◆ WHAT THIS TASK INVOLVES: From the passage about Connerly's anti-affirmative action campaigns below, extract everything from "In 1973, Connerly" down to "means of admission." verbatim.

In 1973, Connerly started his own consulting firm called Connerly & Associates, and has since then lobbied for housing, building, and public-works construction industries. As a member University of California Board of Regents for 12 terms (starting in 1993), Connerly focused the nation's attention on the University's race-based system of preferences in its admissions policy, which resulted in the University system banning affirmative action as a means of admission.
Connerly led voter-approved anti-affirmative action ballot campaigns in 1996 with California Proposition 209, in 1998 with Washington's Initiative 200 and in 2006 with Michigan's Proposal 2. Connerly was accused of defrauding Michigan voters by using deceptive language and dirty signature-gathering tricks to confuse them into signing his petitions in 2006. In a lawsuit filed against Connerly after the Michigan signatures were submitted, Judge Arthur Tarnow ruled that "The Court finds that MCRI engaged in systematic voter fraud by telling voters that they were signing a petition supporting affirmative action. ..." He also came under investigation for potentially illegally channeling millions of dollars through his non-profit organizations to support his affirmative action rollbacks while at the same time lining his own pockets for personal financial gain. In addition, Connerly and his lobbying firm have been paid millions of dollars by lucrative contracting firms who stand to benefit directly from the elimination of affirmative action programs.
With a base depressed about its choice of candidates, conservatives are desperate, and they are currently circulating what they hope will be their gay marriage-style gimmick for 2008. They hope to use ballot initiatives to snatch victory from the jaws of defeat in this year's presidential election. Connerly is trying to force a complex dialogue about race in America into simplistic and highly misleading ballot strategy.
Despite Connerly's claims to the contrary, this is a racially divisive issue.

[Recorded data]
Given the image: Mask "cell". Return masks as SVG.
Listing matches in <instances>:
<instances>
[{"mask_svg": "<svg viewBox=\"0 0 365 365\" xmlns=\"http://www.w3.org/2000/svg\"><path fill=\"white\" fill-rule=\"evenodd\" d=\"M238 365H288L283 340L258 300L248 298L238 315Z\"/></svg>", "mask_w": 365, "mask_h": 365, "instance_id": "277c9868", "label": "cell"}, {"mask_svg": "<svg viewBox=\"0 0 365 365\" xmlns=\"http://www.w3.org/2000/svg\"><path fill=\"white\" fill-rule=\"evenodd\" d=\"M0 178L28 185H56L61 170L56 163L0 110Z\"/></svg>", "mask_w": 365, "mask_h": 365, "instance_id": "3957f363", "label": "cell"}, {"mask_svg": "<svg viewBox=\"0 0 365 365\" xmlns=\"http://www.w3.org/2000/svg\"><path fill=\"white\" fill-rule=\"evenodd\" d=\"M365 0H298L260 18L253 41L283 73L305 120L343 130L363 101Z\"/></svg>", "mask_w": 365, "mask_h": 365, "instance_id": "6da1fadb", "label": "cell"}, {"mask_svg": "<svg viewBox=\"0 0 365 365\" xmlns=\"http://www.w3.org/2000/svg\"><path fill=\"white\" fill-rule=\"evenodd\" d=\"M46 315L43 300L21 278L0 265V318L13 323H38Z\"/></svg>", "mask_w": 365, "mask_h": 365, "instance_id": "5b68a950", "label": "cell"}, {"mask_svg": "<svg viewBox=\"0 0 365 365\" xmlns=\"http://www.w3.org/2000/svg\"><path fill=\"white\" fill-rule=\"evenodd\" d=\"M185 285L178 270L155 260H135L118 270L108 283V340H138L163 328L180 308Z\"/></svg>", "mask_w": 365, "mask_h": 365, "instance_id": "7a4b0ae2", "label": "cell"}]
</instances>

◆ TASK ANSWER:
In 1973, Connerly started his own consulting firm called Connerly & Associates, and has since then lobbied for housing, building, and public-works construction industries. As a member University of California Board of Regents for 12 terms (starting in 1993), Connerly focused the nation's attention on the University's race-based system of preferences in its admissions policy, which resulted in the University system banning affirmative action as a means of admission.